Gerry settled them in a dusty corner of the maze, where Althea suspected few of the older children ever came based on the set of fresh tiny footprints she spotted on the floor. Althea bid Gerry farewell and helped the rest of the kids off of their feet.
All of them seemed exhausted, which hardly surprised Althea. She had been with them for most of the day and the only reason she did not collapse was her cybernetics. The inorganics did not seem to care whether Althea burned her candle on both ends.
Still, Pontikos appeared in her AR and said,
“I can keep watch if you would like to sleep, Mistress.”
All six kids were out and snoring when Pontikos extended her offer.
“No, I am going to wait for the storm to hit in case anyone in our group needs a grownup then.”
“Very good, Mistress. I will assist with watch in the meantime.”
Althea laid back and stretched her body against a low wall of boxes. Above, the ceiling had canvas and other stop gap repairs that made the roof almost look like a continuous piece. The view between broken pieces of roof let her watch the rain as the line of showers advanced inexorably toward the warehouse.

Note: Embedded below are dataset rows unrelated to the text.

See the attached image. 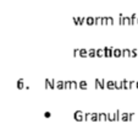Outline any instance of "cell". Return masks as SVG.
Segmentation results:
<instances>
[{
    "instance_id": "6da1fadb",
    "label": "cell",
    "mask_w": 138,
    "mask_h": 140,
    "mask_svg": "<svg viewBox=\"0 0 138 140\" xmlns=\"http://www.w3.org/2000/svg\"><path fill=\"white\" fill-rule=\"evenodd\" d=\"M73 118L78 122H82L84 119V113L81 112V111H77V112H75V114H73Z\"/></svg>"
},
{
    "instance_id": "7a4b0ae2",
    "label": "cell",
    "mask_w": 138,
    "mask_h": 140,
    "mask_svg": "<svg viewBox=\"0 0 138 140\" xmlns=\"http://www.w3.org/2000/svg\"><path fill=\"white\" fill-rule=\"evenodd\" d=\"M55 81L54 80H50V79H47L45 80V88H52V90H53V88H55Z\"/></svg>"
},
{
    "instance_id": "3957f363",
    "label": "cell",
    "mask_w": 138,
    "mask_h": 140,
    "mask_svg": "<svg viewBox=\"0 0 138 140\" xmlns=\"http://www.w3.org/2000/svg\"><path fill=\"white\" fill-rule=\"evenodd\" d=\"M105 87L109 90H114L115 88V81H106L105 82Z\"/></svg>"
},
{
    "instance_id": "277c9868",
    "label": "cell",
    "mask_w": 138,
    "mask_h": 140,
    "mask_svg": "<svg viewBox=\"0 0 138 140\" xmlns=\"http://www.w3.org/2000/svg\"><path fill=\"white\" fill-rule=\"evenodd\" d=\"M122 55V50L121 49H112V57L115 58H119Z\"/></svg>"
},
{
    "instance_id": "5b68a950",
    "label": "cell",
    "mask_w": 138,
    "mask_h": 140,
    "mask_svg": "<svg viewBox=\"0 0 138 140\" xmlns=\"http://www.w3.org/2000/svg\"><path fill=\"white\" fill-rule=\"evenodd\" d=\"M108 119V113H99L98 114V121L103 122V121H106Z\"/></svg>"
},
{
    "instance_id": "8992f818",
    "label": "cell",
    "mask_w": 138,
    "mask_h": 140,
    "mask_svg": "<svg viewBox=\"0 0 138 140\" xmlns=\"http://www.w3.org/2000/svg\"><path fill=\"white\" fill-rule=\"evenodd\" d=\"M112 49L114 48H104V53H105V57H112Z\"/></svg>"
},
{
    "instance_id": "52a82bcc",
    "label": "cell",
    "mask_w": 138,
    "mask_h": 140,
    "mask_svg": "<svg viewBox=\"0 0 138 140\" xmlns=\"http://www.w3.org/2000/svg\"><path fill=\"white\" fill-rule=\"evenodd\" d=\"M122 88H131V81H128V80H123L122 81Z\"/></svg>"
},
{
    "instance_id": "ba28073f",
    "label": "cell",
    "mask_w": 138,
    "mask_h": 140,
    "mask_svg": "<svg viewBox=\"0 0 138 140\" xmlns=\"http://www.w3.org/2000/svg\"><path fill=\"white\" fill-rule=\"evenodd\" d=\"M86 24H87V25H94V24H95V19L92 17V16L87 17V19H86Z\"/></svg>"
},
{
    "instance_id": "9c48e42d",
    "label": "cell",
    "mask_w": 138,
    "mask_h": 140,
    "mask_svg": "<svg viewBox=\"0 0 138 140\" xmlns=\"http://www.w3.org/2000/svg\"><path fill=\"white\" fill-rule=\"evenodd\" d=\"M79 57H82V58H86V57H88V50L87 49H79Z\"/></svg>"
},
{
    "instance_id": "30bf717a",
    "label": "cell",
    "mask_w": 138,
    "mask_h": 140,
    "mask_svg": "<svg viewBox=\"0 0 138 140\" xmlns=\"http://www.w3.org/2000/svg\"><path fill=\"white\" fill-rule=\"evenodd\" d=\"M54 86H55V88H59V90H62V88H64V81H56Z\"/></svg>"
},
{
    "instance_id": "8fae6325",
    "label": "cell",
    "mask_w": 138,
    "mask_h": 140,
    "mask_svg": "<svg viewBox=\"0 0 138 140\" xmlns=\"http://www.w3.org/2000/svg\"><path fill=\"white\" fill-rule=\"evenodd\" d=\"M95 55L97 57H105V53H104V49H98V50H95Z\"/></svg>"
},
{
    "instance_id": "7c38bea8",
    "label": "cell",
    "mask_w": 138,
    "mask_h": 140,
    "mask_svg": "<svg viewBox=\"0 0 138 140\" xmlns=\"http://www.w3.org/2000/svg\"><path fill=\"white\" fill-rule=\"evenodd\" d=\"M17 87H18V88H23V87H25V80H23V79H20V80L17 81Z\"/></svg>"
},
{
    "instance_id": "4fadbf2b",
    "label": "cell",
    "mask_w": 138,
    "mask_h": 140,
    "mask_svg": "<svg viewBox=\"0 0 138 140\" xmlns=\"http://www.w3.org/2000/svg\"><path fill=\"white\" fill-rule=\"evenodd\" d=\"M78 87L81 88V90H86L87 88V81H81V82L78 84Z\"/></svg>"
},
{
    "instance_id": "5bb4252c",
    "label": "cell",
    "mask_w": 138,
    "mask_h": 140,
    "mask_svg": "<svg viewBox=\"0 0 138 140\" xmlns=\"http://www.w3.org/2000/svg\"><path fill=\"white\" fill-rule=\"evenodd\" d=\"M64 88H66V90L71 88V81H65L64 82Z\"/></svg>"
},
{
    "instance_id": "9a60e30c",
    "label": "cell",
    "mask_w": 138,
    "mask_h": 140,
    "mask_svg": "<svg viewBox=\"0 0 138 140\" xmlns=\"http://www.w3.org/2000/svg\"><path fill=\"white\" fill-rule=\"evenodd\" d=\"M115 88H122V81H115Z\"/></svg>"
},
{
    "instance_id": "2e32d148",
    "label": "cell",
    "mask_w": 138,
    "mask_h": 140,
    "mask_svg": "<svg viewBox=\"0 0 138 140\" xmlns=\"http://www.w3.org/2000/svg\"><path fill=\"white\" fill-rule=\"evenodd\" d=\"M91 121H98V113H91Z\"/></svg>"
},
{
    "instance_id": "e0dca14e",
    "label": "cell",
    "mask_w": 138,
    "mask_h": 140,
    "mask_svg": "<svg viewBox=\"0 0 138 140\" xmlns=\"http://www.w3.org/2000/svg\"><path fill=\"white\" fill-rule=\"evenodd\" d=\"M88 57H91V58L95 57V50H94V49H89L88 50Z\"/></svg>"
},
{
    "instance_id": "ac0fdd59",
    "label": "cell",
    "mask_w": 138,
    "mask_h": 140,
    "mask_svg": "<svg viewBox=\"0 0 138 140\" xmlns=\"http://www.w3.org/2000/svg\"><path fill=\"white\" fill-rule=\"evenodd\" d=\"M106 25H114V19L112 17H106Z\"/></svg>"
},
{
    "instance_id": "d6986e66",
    "label": "cell",
    "mask_w": 138,
    "mask_h": 140,
    "mask_svg": "<svg viewBox=\"0 0 138 140\" xmlns=\"http://www.w3.org/2000/svg\"><path fill=\"white\" fill-rule=\"evenodd\" d=\"M122 57H129V49H123L122 50Z\"/></svg>"
},
{
    "instance_id": "ffe728a7",
    "label": "cell",
    "mask_w": 138,
    "mask_h": 140,
    "mask_svg": "<svg viewBox=\"0 0 138 140\" xmlns=\"http://www.w3.org/2000/svg\"><path fill=\"white\" fill-rule=\"evenodd\" d=\"M95 24L97 25H103V17H97L95 19Z\"/></svg>"
},
{
    "instance_id": "44dd1931",
    "label": "cell",
    "mask_w": 138,
    "mask_h": 140,
    "mask_svg": "<svg viewBox=\"0 0 138 140\" xmlns=\"http://www.w3.org/2000/svg\"><path fill=\"white\" fill-rule=\"evenodd\" d=\"M129 57H137V50L136 49H133V50H129Z\"/></svg>"
},
{
    "instance_id": "7402d4cb",
    "label": "cell",
    "mask_w": 138,
    "mask_h": 140,
    "mask_svg": "<svg viewBox=\"0 0 138 140\" xmlns=\"http://www.w3.org/2000/svg\"><path fill=\"white\" fill-rule=\"evenodd\" d=\"M78 87V84L76 81H71V88H77Z\"/></svg>"
},
{
    "instance_id": "603a6c76",
    "label": "cell",
    "mask_w": 138,
    "mask_h": 140,
    "mask_svg": "<svg viewBox=\"0 0 138 140\" xmlns=\"http://www.w3.org/2000/svg\"><path fill=\"white\" fill-rule=\"evenodd\" d=\"M73 54H75V57H78V54H79V49H75V50H73Z\"/></svg>"
},
{
    "instance_id": "cb8c5ba5",
    "label": "cell",
    "mask_w": 138,
    "mask_h": 140,
    "mask_svg": "<svg viewBox=\"0 0 138 140\" xmlns=\"http://www.w3.org/2000/svg\"><path fill=\"white\" fill-rule=\"evenodd\" d=\"M44 116H45V117H50V113H49V112H45V114H44Z\"/></svg>"
},
{
    "instance_id": "d4e9b609",
    "label": "cell",
    "mask_w": 138,
    "mask_h": 140,
    "mask_svg": "<svg viewBox=\"0 0 138 140\" xmlns=\"http://www.w3.org/2000/svg\"><path fill=\"white\" fill-rule=\"evenodd\" d=\"M134 87H137V88H138V81H137V82H136V85H134Z\"/></svg>"
},
{
    "instance_id": "484cf974",
    "label": "cell",
    "mask_w": 138,
    "mask_h": 140,
    "mask_svg": "<svg viewBox=\"0 0 138 140\" xmlns=\"http://www.w3.org/2000/svg\"><path fill=\"white\" fill-rule=\"evenodd\" d=\"M137 24H138V17H137Z\"/></svg>"
}]
</instances>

The beaded stomping from the rain sent further warning of its approach as it danced across the metal sheets of roofing. Water dripped from the gaps overhead in mighty torrents once the storm wall passed by. With the rain’s arrival, the final bits of exterior light faded.
Glows from artificial lights strung about the warehouse as well as her own implants gave Althea a clear view of the storm’s effects. Not even one of her charges woke during the storm to complain, itself something of a miracle.
After half an hour of warily observing the group and checking their short perimeter with her eyes and ears, Althea decided she could sleep.